Strobeck Matthew reported open-market purchase transactions in a Form 4 filing for QDEL. The filing lists transactions totaling 10,000 shares at a weighted average price of $23.96 per share. Following the reported transactions, holdings were 27,775 shares.
QuidelOrtho Corporation received an amended ownership report showing that investment adviser Rubric Capital Management LP and David Rosen together beneficially own 3,777,157 shares of QuidelOrtho common stock, representing 5.56% of the outstanding shares.
The filing states Rubric Capital advises funds that hold these shares, including Rubric Capital Master Fund LP, which has the right to receive dividends or sale proceeds on more than 5% of the stock. The securities are reported as being acquired and held in the ordinary course of business and not for the purpose of changing or influencing control of QuidelOrtho.
QuidelOrtho Corp’s Chief Financial Officer Joseph M. Busky reported an open‑market purchase of common stock. On February 13, 2026, a trust associated with him bought 3,370 shares at $23.6623 per share, bringing its indirect holdings to 10,290 shares and his direct holdings to 41,412 shares.
QuidelOrtho Corp President and CEO Brian J. Blaser reported an indirect open-market purchase of common stock through a trust associated with him. On February 13, 2026, the trust bought 10,540 shares at a weighted average price of $23.5921 per share, within a range of $23.4200 to $23.9400.
After this transaction, the trust held 40,073 shares of QuidelOrtho common stock indirectly for Blaser, while he also held 25,142 shares directly. The filing notes that detailed trade-by-trade pricing is available upon request from the reporting person.
Invesco Ltd. reports beneficial ownership of 3,470,656 shares of QuidelOrtho Corp common stock, representing 5.1% of the class as of 12/31/2025. Invesco has sole voting power over 3,450,932 shares and sole dispositive power over 3,470,656 shares, with no shared powers.
The shares are held of record by clients of Invesco’s investment advisers, including Invesco Advisers, Inc. and Invesco Capital Management LLC. Invesco certifies the holdings are in the ordinary course of business and not for the purpose of changing or influencing control of QuidelOrtho.
QuidelOrtho Corporation reported fourth-quarter and full-year 2025 results and issued 2026 guidance. Full-year 2025 revenue was $2.73 billion, slightly below 2024, as respiratory revenue fell 20% to $402.1 million with lower COVID-19 testing, while non-respiratory revenue reached $2.33 billion.

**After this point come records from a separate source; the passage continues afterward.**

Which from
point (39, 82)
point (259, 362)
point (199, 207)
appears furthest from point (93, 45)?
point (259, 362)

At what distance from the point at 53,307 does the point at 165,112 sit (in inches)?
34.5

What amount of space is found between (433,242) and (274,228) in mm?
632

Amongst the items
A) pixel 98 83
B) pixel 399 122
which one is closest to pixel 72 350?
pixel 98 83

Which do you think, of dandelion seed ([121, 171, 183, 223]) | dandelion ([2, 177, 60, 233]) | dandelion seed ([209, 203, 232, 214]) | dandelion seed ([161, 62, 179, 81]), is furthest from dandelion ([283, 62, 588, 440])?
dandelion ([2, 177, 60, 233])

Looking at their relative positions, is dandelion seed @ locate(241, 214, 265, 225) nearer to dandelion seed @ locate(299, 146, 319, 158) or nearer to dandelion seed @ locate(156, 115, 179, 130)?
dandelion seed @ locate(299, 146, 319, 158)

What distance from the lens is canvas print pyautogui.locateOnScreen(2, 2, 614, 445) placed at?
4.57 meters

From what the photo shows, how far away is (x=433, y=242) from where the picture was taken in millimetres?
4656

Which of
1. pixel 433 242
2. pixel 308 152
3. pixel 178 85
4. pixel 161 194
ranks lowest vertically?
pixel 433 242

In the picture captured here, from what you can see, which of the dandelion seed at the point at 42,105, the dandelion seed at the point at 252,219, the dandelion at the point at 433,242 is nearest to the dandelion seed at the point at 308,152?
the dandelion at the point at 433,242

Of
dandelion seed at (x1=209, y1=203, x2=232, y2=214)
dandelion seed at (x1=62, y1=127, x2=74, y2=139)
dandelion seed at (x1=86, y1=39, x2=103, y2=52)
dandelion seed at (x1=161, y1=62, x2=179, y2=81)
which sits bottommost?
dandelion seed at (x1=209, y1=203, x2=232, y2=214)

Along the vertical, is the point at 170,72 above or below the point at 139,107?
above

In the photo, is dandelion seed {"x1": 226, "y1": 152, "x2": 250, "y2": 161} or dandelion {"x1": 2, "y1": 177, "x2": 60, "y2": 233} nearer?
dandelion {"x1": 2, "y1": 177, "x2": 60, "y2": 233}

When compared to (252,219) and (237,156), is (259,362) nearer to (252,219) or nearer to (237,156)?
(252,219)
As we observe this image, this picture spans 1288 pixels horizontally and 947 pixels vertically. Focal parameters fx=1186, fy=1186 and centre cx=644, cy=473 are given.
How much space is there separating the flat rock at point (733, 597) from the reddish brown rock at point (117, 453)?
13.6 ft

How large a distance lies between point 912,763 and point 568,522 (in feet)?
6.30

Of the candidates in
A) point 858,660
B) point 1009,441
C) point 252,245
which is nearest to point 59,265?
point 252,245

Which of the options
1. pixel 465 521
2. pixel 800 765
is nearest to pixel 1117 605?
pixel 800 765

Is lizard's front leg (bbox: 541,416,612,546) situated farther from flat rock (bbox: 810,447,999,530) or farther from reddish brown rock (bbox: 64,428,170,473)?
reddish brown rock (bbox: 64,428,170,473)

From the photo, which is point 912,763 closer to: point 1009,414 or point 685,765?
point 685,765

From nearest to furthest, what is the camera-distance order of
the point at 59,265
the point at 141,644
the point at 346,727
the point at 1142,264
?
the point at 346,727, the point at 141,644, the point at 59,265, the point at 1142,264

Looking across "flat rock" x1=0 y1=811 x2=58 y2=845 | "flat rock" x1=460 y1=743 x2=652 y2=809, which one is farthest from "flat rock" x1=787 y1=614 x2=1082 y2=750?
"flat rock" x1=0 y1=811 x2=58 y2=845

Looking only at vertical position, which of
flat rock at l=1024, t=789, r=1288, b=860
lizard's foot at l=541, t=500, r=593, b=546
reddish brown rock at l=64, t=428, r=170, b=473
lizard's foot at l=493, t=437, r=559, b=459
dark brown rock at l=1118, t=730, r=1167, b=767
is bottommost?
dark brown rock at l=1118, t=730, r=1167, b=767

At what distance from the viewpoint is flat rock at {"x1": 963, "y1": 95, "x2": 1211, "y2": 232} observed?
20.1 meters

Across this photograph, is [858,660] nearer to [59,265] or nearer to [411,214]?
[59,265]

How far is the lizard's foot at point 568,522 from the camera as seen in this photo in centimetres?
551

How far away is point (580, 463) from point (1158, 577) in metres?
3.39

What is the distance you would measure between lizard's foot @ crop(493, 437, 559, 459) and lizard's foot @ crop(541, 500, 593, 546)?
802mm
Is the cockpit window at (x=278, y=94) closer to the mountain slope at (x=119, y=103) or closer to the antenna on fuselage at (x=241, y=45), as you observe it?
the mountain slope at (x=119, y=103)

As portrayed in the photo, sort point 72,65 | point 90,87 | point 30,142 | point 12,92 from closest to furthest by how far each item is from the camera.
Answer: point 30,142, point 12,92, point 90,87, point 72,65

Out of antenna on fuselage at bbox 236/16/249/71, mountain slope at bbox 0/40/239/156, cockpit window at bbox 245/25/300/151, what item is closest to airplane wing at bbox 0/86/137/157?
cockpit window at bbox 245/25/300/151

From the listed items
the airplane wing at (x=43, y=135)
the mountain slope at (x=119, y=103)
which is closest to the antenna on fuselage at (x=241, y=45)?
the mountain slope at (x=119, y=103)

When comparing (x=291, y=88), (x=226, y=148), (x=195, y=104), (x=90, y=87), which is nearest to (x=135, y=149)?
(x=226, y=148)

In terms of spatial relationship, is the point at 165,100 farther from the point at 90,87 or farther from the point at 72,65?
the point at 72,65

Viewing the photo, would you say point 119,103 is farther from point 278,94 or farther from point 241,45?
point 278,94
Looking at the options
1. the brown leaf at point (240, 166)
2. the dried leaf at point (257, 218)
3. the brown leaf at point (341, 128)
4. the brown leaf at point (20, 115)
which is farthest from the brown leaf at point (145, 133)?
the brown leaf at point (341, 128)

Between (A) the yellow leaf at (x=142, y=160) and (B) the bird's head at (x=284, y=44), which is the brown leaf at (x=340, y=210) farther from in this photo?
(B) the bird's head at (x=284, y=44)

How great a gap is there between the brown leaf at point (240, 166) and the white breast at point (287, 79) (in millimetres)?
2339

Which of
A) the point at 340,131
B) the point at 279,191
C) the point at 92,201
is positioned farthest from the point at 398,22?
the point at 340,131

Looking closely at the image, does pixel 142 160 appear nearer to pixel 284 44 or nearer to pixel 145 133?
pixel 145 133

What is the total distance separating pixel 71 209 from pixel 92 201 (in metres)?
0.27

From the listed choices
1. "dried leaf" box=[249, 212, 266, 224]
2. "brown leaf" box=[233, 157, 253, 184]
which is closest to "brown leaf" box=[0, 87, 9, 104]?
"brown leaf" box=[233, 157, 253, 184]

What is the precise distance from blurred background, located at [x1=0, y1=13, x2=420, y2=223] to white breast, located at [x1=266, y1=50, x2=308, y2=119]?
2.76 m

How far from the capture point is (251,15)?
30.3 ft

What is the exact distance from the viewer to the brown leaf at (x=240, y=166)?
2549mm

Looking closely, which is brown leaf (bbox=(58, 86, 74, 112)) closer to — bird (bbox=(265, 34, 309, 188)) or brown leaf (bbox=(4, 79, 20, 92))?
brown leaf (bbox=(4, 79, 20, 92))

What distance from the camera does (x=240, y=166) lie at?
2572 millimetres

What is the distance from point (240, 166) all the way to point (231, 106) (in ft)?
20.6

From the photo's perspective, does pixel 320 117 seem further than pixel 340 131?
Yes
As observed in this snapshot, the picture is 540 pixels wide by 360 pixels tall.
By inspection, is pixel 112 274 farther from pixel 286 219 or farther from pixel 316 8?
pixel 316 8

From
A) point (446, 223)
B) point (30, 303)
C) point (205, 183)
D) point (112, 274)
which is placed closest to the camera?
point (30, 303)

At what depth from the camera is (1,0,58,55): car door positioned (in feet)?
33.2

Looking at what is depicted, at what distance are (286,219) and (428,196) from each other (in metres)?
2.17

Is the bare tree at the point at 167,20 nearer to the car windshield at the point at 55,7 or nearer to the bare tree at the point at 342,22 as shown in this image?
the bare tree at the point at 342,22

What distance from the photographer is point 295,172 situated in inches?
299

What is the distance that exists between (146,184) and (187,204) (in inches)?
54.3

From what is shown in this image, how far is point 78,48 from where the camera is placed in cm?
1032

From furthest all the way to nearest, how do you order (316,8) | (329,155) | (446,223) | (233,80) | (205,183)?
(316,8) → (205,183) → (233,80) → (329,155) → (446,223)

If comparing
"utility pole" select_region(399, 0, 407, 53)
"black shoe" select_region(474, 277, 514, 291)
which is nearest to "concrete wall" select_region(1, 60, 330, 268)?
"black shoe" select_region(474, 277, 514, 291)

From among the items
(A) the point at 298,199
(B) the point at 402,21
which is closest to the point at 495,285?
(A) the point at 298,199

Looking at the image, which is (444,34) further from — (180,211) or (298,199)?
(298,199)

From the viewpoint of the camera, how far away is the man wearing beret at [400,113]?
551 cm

The company posted a 2025 GAAP net loss of $1.13 billion and a GAAP operating loss of $0.92 billion, driven largely by a $701 million non-cash goodwill impairment charge. Despite this, adjusted EBITDA was $597 million with a 22% adjusted EBITDA margin, a 240 basis point improvement.
Free cash flow was $(77) million in 2025, reflecting one-time ERP system investments, but management expects free cash flow to improve by over $200 million in 2026, guiding to $120–$160 million. 2026 guidance calls for $2.7–$2.9 billion in revenue, adjusted EBITDA of $630–$670 million, and adjusted EPS of $2.00–$2.42. The company also announced that Chief Financial Officer Joseph M. Busky plans to retire effective June 30, 2026.
QuidelOrtho Corp Chief Legal Officer reports equity award vesting and tax withholding. On February 8, 2026, Michelle A. Hodges had 3,198 restricted stock units convert into an equal number of common shares at a stated price of $0, increasing her directly held stake.
In connection with this vesting, 1,148 common shares were disposed of at $29.10 per share to cover tax withholding obligations, rather than being an open-market sale. After these transactions, Hodges directly owned 41,605 shares of QuidelOrtho common stock.